▶ Texto fornecido

──────

As maiores (receita) no ranking — ranqueamento na oitava coluna. Fonte: The 2018 Global Innovation 1000 study, em strategy&.pwc
Imagem: Energy Vault. A empresa é uma dos ganhadores do Prêmio 2019 World Changing Ideas da Fast Company.

Afinal, quem é o concorrente?

A Indian Tata Power possui um projeto bastante inovador para estocagem de energia em parceria com a empresa Energy Vault. A empresa usa guindastes movidos a energia renovável para levantar tijolos gigantes em uma torre. Quando o sol não está brilhando ou o vento não está soprando, abaixar os tijolos cria uma nova energia, trazendo uma solução para os altos custos de armazenagem de energia. Embora a Tata Motors seja apenas uma empresa no Grupo, vale entender que há um posicionamento de transição energética dentro do setor automotivo, onde as montadoras competem não apenas com “montadoras-puras” mas também com empresas de energia. A montadora indiana “bebe direto na fonte” quando demonstra ter um ativo de inovação energética tão ousado dentro da holding.

Transformação digital e suas aplicações

Se por um lado a Amazon se destaca como grande plataforma de mercado, com uso intenso de tecnologias e projetos de inovação bastante ousados, uma outra norte-americana é quem aparece como World Changing Company of the Year em 2018, pela mesma publicação acima citada, da Fast Company. A IBM foi reconhecida pela FC pela forma surpreendente com que tem aplicado seu know-how tecnológico em vários projetos da empresa (ou financiados/ acelerados por ela). A empresa não está presente no estudo da Pwc.

──────

▶ Atividades para fazer
**a)** Traduza para o inglês esta frase do texto sobre inovação: "A empresa usa guindastes movidos a energia renovável para levantar tijolos gigantes em uma torre."
**b)** Extraia do texto sobre inovação o trecho entre "As maiores (receita)" e "é o concorrente?", inclusive.
**c)** Segundo o texto sobre inovação, com qual empresa a Tata Power tem um projeto de estocagem de energia?

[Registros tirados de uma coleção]

──────

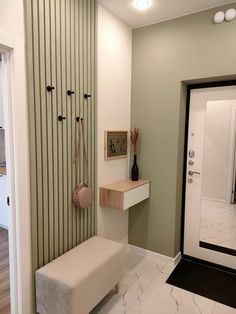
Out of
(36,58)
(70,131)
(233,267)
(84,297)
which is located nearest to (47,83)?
(36,58)

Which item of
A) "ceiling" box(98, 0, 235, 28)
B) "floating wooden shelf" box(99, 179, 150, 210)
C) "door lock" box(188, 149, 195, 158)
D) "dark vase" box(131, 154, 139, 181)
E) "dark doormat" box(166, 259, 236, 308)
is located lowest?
"dark doormat" box(166, 259, 236, 308)

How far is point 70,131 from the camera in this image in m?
1.96

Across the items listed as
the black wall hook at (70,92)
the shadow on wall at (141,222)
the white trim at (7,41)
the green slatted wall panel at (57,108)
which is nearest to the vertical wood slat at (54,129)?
the green slatted wall panel at (57,108)

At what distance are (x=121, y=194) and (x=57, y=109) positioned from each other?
1023 mm

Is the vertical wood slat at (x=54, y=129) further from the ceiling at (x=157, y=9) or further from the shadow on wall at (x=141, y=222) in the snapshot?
the shadow on wall at (x=141, y=222)

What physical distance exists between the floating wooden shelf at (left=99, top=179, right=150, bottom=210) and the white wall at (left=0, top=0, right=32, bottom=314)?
2.87ft

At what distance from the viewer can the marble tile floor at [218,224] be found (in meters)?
2.58

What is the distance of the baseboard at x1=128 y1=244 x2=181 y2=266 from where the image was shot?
8.66 feet

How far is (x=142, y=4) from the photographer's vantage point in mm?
2133

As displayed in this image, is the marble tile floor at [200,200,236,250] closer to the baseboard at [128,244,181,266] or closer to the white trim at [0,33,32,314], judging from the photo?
the baseboard at [128,244,181,266]

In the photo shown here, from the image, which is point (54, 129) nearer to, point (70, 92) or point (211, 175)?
point (70, 92)

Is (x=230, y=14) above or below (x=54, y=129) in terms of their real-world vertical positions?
above

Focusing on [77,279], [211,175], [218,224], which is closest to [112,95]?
[211,175]

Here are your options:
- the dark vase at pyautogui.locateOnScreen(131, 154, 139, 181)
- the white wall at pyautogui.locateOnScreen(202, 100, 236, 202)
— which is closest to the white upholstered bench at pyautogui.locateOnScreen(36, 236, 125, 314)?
the dark vase at pyautogui.locateOnScreen(131, 154, 139, 181)
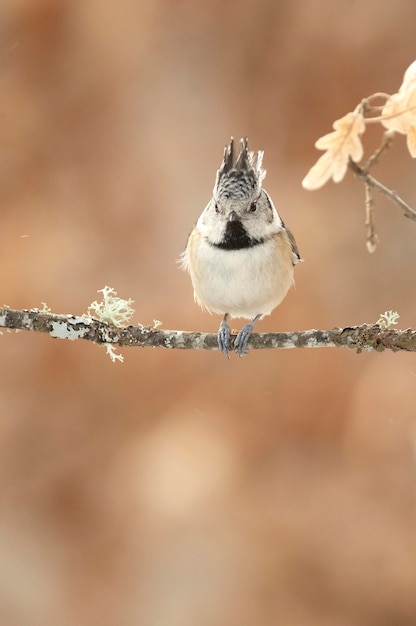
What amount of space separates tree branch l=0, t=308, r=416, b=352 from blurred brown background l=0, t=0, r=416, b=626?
1816 millimetres

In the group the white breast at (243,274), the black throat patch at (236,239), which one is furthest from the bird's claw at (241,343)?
the black throat patch at (236,239)

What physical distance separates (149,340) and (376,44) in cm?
232

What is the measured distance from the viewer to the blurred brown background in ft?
10.8

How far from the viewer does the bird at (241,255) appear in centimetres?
163

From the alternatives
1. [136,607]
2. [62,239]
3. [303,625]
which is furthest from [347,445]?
[62,239]

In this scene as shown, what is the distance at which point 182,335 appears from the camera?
1.51 metres

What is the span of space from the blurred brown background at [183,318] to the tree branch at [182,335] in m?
1.82

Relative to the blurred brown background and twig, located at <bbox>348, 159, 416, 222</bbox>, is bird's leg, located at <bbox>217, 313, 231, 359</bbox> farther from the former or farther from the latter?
the blurred brown background

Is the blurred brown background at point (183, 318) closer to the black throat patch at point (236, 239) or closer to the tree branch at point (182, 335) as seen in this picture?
the black throat patch at point (236, 239)

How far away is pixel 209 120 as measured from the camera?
3.37 meters

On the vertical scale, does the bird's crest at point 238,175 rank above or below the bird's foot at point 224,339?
above

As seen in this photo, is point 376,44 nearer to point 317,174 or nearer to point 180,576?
point 180,576

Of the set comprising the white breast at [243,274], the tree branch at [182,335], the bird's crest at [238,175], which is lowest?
the tree branch at [182,335]

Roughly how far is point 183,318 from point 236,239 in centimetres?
169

──────

▶ Respostas
**a)** The company uses cranes powered by renewable energy to lift giant bricks in a tower.

**b)**
As maiores (receita) no ranking — ranqueamento na oitava coluna. Fonte: The 2018 Global Innovation 1000 study, em strategy&.pwc
Imagem: Energy Vault. A empresa é uma dos ganhadores do Prêmio 2019 World Changing Ideas da Fast Company.

Afinal, quem é o concorrente?

**c)** Com a Energy Vault.